Paying it forward is a thing of beauty. It is supposedly a selfless act, though I would argue it is anything but. By participating with all my heart in our children’s development, the intimacies that carries our marriage forward, our society and wider setup, our politics and ultimately our world, I bring meaning into existence. And the greatest meaning of my life is my children, those I brought consciously into the world by my actions.
Paying it forward also carries great sadness at its core. I am working to make myself obsolete. I am working to ease the transition for those I leave behind. I am working because the thought of their happiness beyond my death brings me comfort in life. Of course, knowing that I am working to extract myself is sad. I am a human being, and the will to live and go on is as strong as in any living creature on this planet. Knowing the world will one day exist without me is difficult, and knowing I will have to leave my children and all that I hold dear is excruciating. No two ways about it; labouring as a mother under the condition that everything is in constant change and that I am terminal – that my children are terminal – can bring the strongest mother to her knees.
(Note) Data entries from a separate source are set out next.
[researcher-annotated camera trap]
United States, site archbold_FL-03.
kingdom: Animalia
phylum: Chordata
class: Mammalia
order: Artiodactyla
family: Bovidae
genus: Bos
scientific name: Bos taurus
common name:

There is no applause for me or any mother at the end of life, no roses, no standing ovations. We just bow out. Silently, with the hope that the work we have put in every day as mothers to those sweet babies, tantrum-prone toddlers, curious five-year-olds, all-knowing eight-year-olds, stomping teenagers and freedom-seeking eighteen-year-olds is enough to sustain them. That a little piece of that love that filled us up and kept us going throughout somehow left our bodies and snuck its way into them, where it nestled and fell asleep, ready to be roused when called upon.
I suppose that is my wish for time beyond me, my pay-it-forward motherly hope.